**Texte fourni**:

Politique

Face à la contestation qui ne faiblit pas, le pouvoir en mal de solutions

Les annonces de Bouteflika destinées à contenir la colère populaire ont semble-t-il produit l’effet contraire. Depuis lundi soir, sur les réseaux sociaux et dans la rue, les Algériens parlent d’une énième manœuvre destinée à sauver ce qui reste du système, voire d’arnaque parfaite pour permettre à Bouteflika de rester au pouvoir sans passer par l’épreuve -insurmontable dans l’état où il est- des obligations protocolaires constitutionnelles.

Hier mardi, les rues d’Alger et d’autres villes ont vibré au rythme de nouveaux slogans dictés par l’évolution de la situation : « ni report ni prolongement », « non au viol de la constitution ».

Le mot est donné pour une autre grande journée de mobilisation. Ce vendredi 15 mars sera un sérieux test et pour la rue et pour le pouvoir. Une quatrième journée de forte mobilisation à travers le pays ne laissera pas beaucoup de marge de manœuvre pour le système en place qui en manque déjà terriblement.

Les mesures annoncées jusque-là démontrent clairement que le pouvoir est en mal de solutions devant la crise qui prend une ampleur inattendue. Cela s’illustre déjà par le prolongement du mandat présidentiel sans aucune assise juridique.

Au-delà du 28 avril, Bouteflika, s’il reste toujours en place, sera un président illégitime. Qui l’aurait pensé ? En 1994, il avait refusé le poste de chef de l’État que lui offraient les militaires sur un plateau, exigeant d’être élu président de la République, sinon rien. En 1999, le jour même de l’élection présidentielle à laquelle il était seul en lice après le retrait des autres candidats, il aurait menacé de rentrer chez lui si la victoire qui lui était promise n’était pas annoncée avec une très forte majorité.

Il se dit même que son insistance à aller vers le référendum pour faire avaliser la loi sur la concorde civile en 1999, puis celle sur la réconciliation nationale en 2005, fut dictée par son souci de combler son déficit de légitimité et de se défaire de l’image de président « mal élu » que lui collaient ses opposants.

**Extrait des données**:
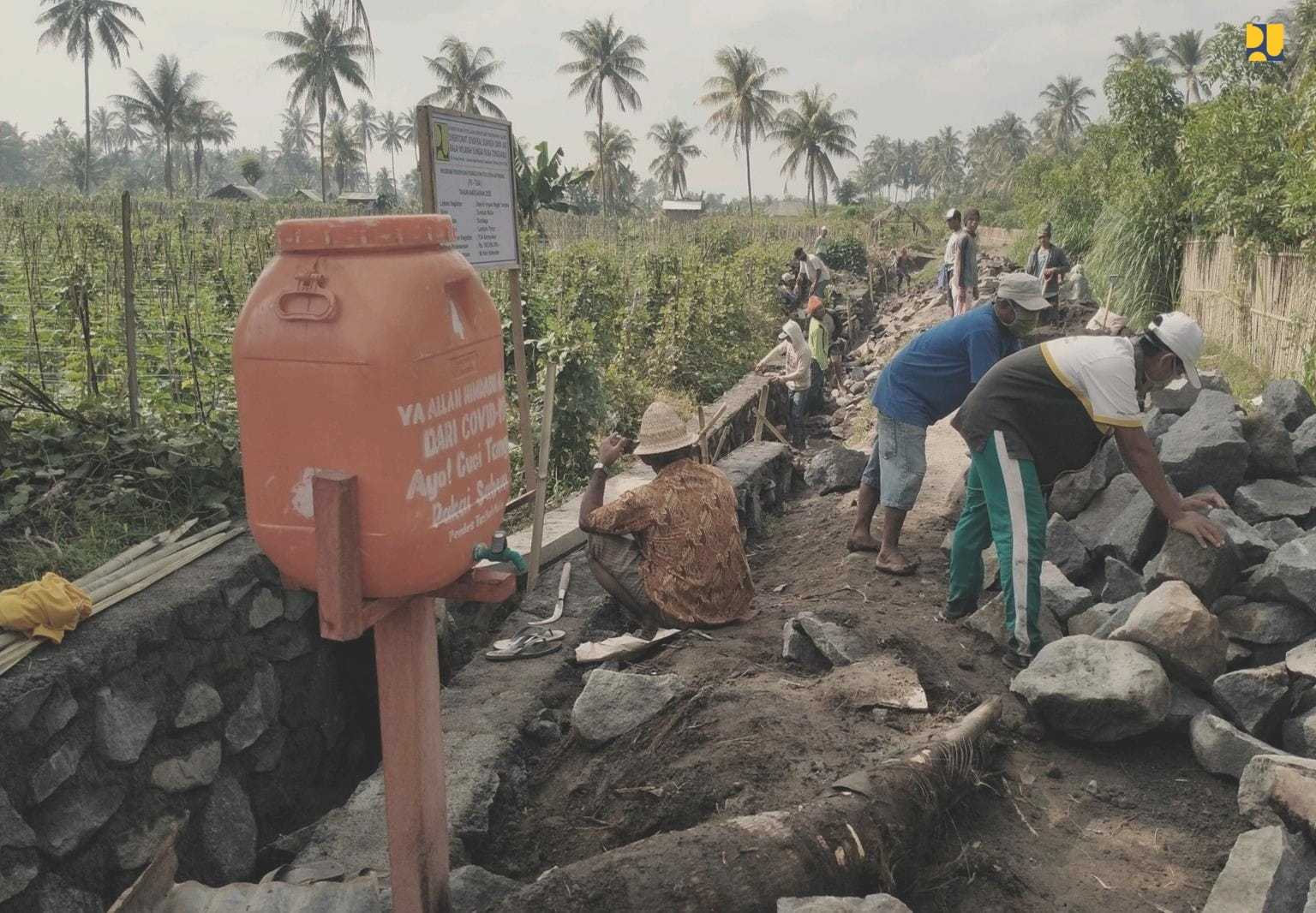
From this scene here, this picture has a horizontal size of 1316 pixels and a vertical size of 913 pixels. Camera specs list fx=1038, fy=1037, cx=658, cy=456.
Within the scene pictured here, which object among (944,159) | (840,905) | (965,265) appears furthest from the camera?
(944,159)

**Travail à faire**:
1 – Relevez toutes les années citées dans l'article sur la contestation en Algérie.
2 – Répondez à ces questions sur l'article sur la contestation en Algérie :
(a) Quelle date est fixée pour la prochaine grande journée de mobilisation ?
(b) Au-delà de quelle date Bouteflika sera-t-il un président illégitime ?
(c) Quelle loi a été soumise au référendum en 2005 ?
3 – Rédigez la suite de l'article sur la contestation en Algérie à partir de sa dernière phrase.

**Corrigé**:
1 – 1994, 1999, 2005

2 –
(a) Le vendredi 15 mars.
(b) Au-delà du 28 avril.
(c) La loi sur la réconciliation nationale.

3 –
Ne pas être « un trois quart de président » suppose une forte légitimité. C’est ainsi qu’on connaît Bouteflika. Que s’est-il passé pour qu’il se résigne aujourd’hui à entrer de plain-pied dans l’illégitimité, sans même l’avis du Conseil constitutionnel qui lui est entièrement acquis ?

Même les généraux qui avaient interrompu le processus électoral en 1992 ne s’étaient pas moqués des formes en procédant à un subtil habillage juridique de leur coup de force. La réponse est simple, Bouteflika est le système n’ont plus de solution. C’est sans doute la résultante de vingt ans de règne durant lesquels Bouteflika a tenu à faire le vide autour de lui.

« Il a tellement veillé à ce que rien ne pousse autour de lui qu’il n’a, aujourd’hui, même pas de remplaçant pour lui succéder », résumait Saïd Sadi il y a quelques jours sur les colonnes d’un journal français. Le constat du fondateur du RCD est d’une infinie justesse.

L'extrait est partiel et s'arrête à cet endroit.